When the EU Basic Data Protection Regulation (DSGVO/GDPR) comes into force on 25 May this year, you as a company will need "explicit consent" to legitimise specific forms of data processing. The current fuss about DSGVO/GDPR is great and the legal departments and data protection officers are getting smoking heads, the two essential issues must be clarified without a doubt: What is explicit consent and where does it have to be obtained explicitly?


Explicit consent can be considered in the same way as the standard requirements of the basic data protection regulation (DSGVO) for obtaining consent. Nevertheless, the enchanting difference is that the express consent of this kind must be obtained by the final consumer, leaving no room for misinterpretation. In plain language, the final consumer must be given a clear statement of choices, in writing or by voice, which accurately refers to the element of data processing that requires explicit consent. The statement of factual analysis should disclose all detailed knowledge and consequences of the information to be transferred and the associated transfer risks.

In addition, the conditions for express consent must comply with the definition in the DSGVO. This means that consent must be obtained explicitly. The clear consent of the party ticking a box is mandatory, a pre-checked box is illegal. The basic data protection regulation (DSGVO) provides for additional changes, such as dealers, medium-sized companies, groups and also associations must obtain their consent.

  • Ensure that consent forms are kept separate from other terms.
  • Consent should not be a prerequisite for registration for an event or service, unless it is necessary in that case.
  • A precise and detailed explanation of the separate opportunities for consent for different categories of processing
  • Indicate exactly which companies or third parties are dependent on the consent, e.g. accurately defined categories of third party manufacturers are not accepted by the DSGVO.
  • Keep records of what the person has consented to, what has been mediated and when and how the consent was given (time stamp).
  • Make it clear to people that they have the right to revoke their consent constantly and in any case ensure that the process of revocation is as smooth as that of consent
  • Check that there is no imbalance in the relationship between the person and your company name.


Explicit consent will undoubtedly be necessary for companies that want to legitimize the use of (sensitive and personal) facts. It can justify equally legitimate automatic decisions and transfers from private companies without adequate guarantees.


The basic data protection regulation (DSGVO) is on your doorstep. On 25 May 2018, the time has come. Since the new-fangled regulation sometimes provides for drastic sanctions, it is absolutely necessary that you make your company name and your data warehouse fit for modern law.

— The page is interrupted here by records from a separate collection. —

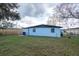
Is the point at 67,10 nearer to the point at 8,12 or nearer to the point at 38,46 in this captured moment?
the point at 38,46

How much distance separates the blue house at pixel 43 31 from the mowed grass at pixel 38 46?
0.05 meters

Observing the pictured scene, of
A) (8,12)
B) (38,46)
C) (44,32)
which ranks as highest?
(8,12)

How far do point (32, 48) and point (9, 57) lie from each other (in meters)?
0.29

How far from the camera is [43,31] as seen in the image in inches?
109

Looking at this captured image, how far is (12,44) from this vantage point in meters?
2.77

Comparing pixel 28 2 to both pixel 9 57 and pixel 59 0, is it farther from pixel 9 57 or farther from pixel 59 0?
pixel 9 57

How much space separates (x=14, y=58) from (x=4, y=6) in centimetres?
63

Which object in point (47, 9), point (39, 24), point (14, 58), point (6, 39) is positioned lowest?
point (14, 58)

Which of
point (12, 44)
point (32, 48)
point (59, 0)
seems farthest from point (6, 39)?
point (59, 0)

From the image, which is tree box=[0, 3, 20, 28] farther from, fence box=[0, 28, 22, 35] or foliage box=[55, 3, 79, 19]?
foliage box=[55, 3, 79, 19]

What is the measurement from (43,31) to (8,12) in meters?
0.49

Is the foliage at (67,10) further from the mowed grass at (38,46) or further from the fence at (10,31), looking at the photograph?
the fence at (10,31)

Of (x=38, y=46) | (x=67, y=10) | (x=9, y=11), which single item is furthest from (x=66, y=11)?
(x=9, y=11)

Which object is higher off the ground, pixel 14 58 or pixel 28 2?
pixel 28 2
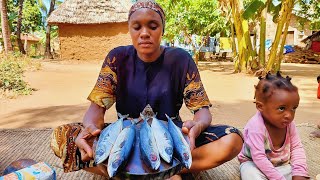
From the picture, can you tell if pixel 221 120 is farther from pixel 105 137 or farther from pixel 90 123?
pixel 105 137

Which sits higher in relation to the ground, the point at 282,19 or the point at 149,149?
the point at 282,19

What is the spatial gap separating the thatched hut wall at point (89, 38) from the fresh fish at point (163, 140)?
1444 cm

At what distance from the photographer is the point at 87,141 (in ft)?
6.07

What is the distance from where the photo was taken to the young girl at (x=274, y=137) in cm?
205

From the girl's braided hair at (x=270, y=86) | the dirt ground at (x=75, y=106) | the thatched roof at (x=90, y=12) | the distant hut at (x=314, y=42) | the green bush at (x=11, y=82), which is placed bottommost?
the dirt ground at (x=75, y=106)

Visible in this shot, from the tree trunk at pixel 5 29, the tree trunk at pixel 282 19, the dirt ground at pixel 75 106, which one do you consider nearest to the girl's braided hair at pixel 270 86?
the dirt ground at pixel 75 106

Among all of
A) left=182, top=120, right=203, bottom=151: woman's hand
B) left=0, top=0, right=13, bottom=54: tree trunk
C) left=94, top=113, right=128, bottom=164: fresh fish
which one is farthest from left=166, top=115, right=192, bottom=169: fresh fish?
left=0, top=0, right=13, bottom=54: tree trunk

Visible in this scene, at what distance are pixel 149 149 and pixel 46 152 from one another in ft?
6.30

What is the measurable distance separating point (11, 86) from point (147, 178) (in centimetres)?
624

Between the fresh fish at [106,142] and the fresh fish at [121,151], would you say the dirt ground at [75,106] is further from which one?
the fresh fish at [121,151]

For example, the law firm Dr. Bahr offers you a checkup with 12 questions, with which you can get all recommendations and tips and tricks as PDF for free download.

Here you complete the checkup


Everything could be done without personal data. There is a lot to do in your company and your operated data warehouse. The personal data that you manage in your data warehouse or process in a business intelligence solution must be made anonymous. By means of anonymisation, these are finally no longer subject to the law of the DSGVO, where testing and proof are no longer required!

Currently, the DSGVO is causing a pronounced stir within the solutions for Business Intelligence, which are used as a data processing platform in companies. All data collections and BI processes are put to the test and must undergo necessary anonymisation (optimisation) in order to get out of the scope of the DSGVO regulation.

Data anonymisation in your data warehouse is a method of preserving data protection, while retaining the original nature of your data to a large extent. In the European Union this is a legal requirement for companies. A basic requirement for data anonymisation is the omission of sensitive personal information from documents (contracts), annual reports, customer analyses or business system data records.

The first elementary requirement is likely to be to delete all information that can easily lead to the identification of principals, such as employees in a banking environment or large, widely used company names. This allows BI solutions to maintain their integrity and must replace sensitive data with fictitious substitute data. Sensitive data from real customers and entities are replaced by fictitious data. A direct approach would be to replace first names with fictitious first names and surnames with fictitious surnames. In multi-layered heterogeneous systems, the environment consists of several operational systems, online database services, data warehouse and other systems that cover extensive business processes and make it difficult to make personal data anonymous.

It is advisable to fall back on specialists who have experience with the new data protection guidelines and know-how in the area of data warehouse / business intelligence. To be correctly positioned on 25 May 2018 and not to get to know the inconveniences of the DSGVO at all is admittedly sensible, as this can be extremely cost-intensive and unpleasant.

Tip: Check not only your BI systems but also your privacy policy/imprint that you provide to your customers and online.